Given task: Collect every line of the data below that contains the word "inches". Match case exactly.

Information given:
↓

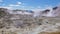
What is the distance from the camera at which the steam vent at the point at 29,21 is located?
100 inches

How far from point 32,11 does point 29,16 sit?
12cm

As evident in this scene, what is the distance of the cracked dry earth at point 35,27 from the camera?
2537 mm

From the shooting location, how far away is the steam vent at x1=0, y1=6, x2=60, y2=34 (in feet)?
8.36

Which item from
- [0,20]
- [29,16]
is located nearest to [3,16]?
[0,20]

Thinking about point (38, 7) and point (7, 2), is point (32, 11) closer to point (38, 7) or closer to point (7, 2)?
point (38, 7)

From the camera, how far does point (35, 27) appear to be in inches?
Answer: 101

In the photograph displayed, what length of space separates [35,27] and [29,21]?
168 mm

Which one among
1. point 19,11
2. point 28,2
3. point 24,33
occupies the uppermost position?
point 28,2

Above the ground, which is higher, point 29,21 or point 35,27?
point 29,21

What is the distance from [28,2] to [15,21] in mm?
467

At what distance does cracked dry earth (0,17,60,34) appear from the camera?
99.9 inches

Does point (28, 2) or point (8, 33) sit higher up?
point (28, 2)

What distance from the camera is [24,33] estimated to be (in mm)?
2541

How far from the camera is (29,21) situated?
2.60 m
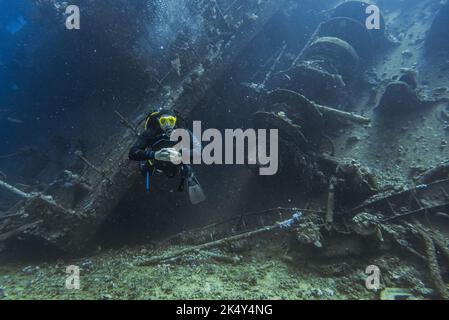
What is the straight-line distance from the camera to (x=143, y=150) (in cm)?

↑
↓

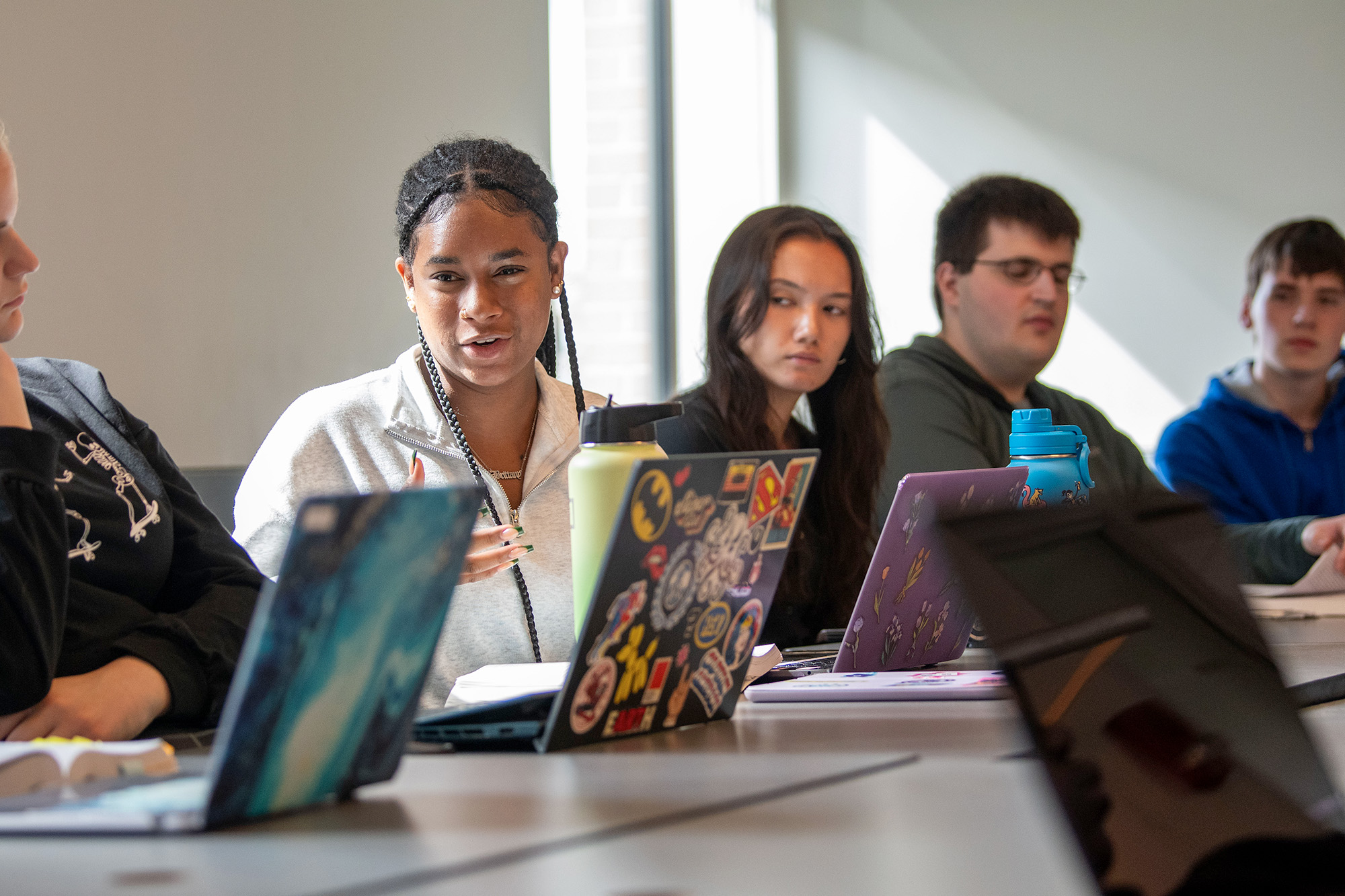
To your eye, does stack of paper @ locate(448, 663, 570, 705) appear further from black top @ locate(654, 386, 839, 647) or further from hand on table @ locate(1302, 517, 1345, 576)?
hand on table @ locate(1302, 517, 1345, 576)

↑

Solution:
100 inches
From the camera, how far does point (35, 27) appear to be in inches?
99.9 inches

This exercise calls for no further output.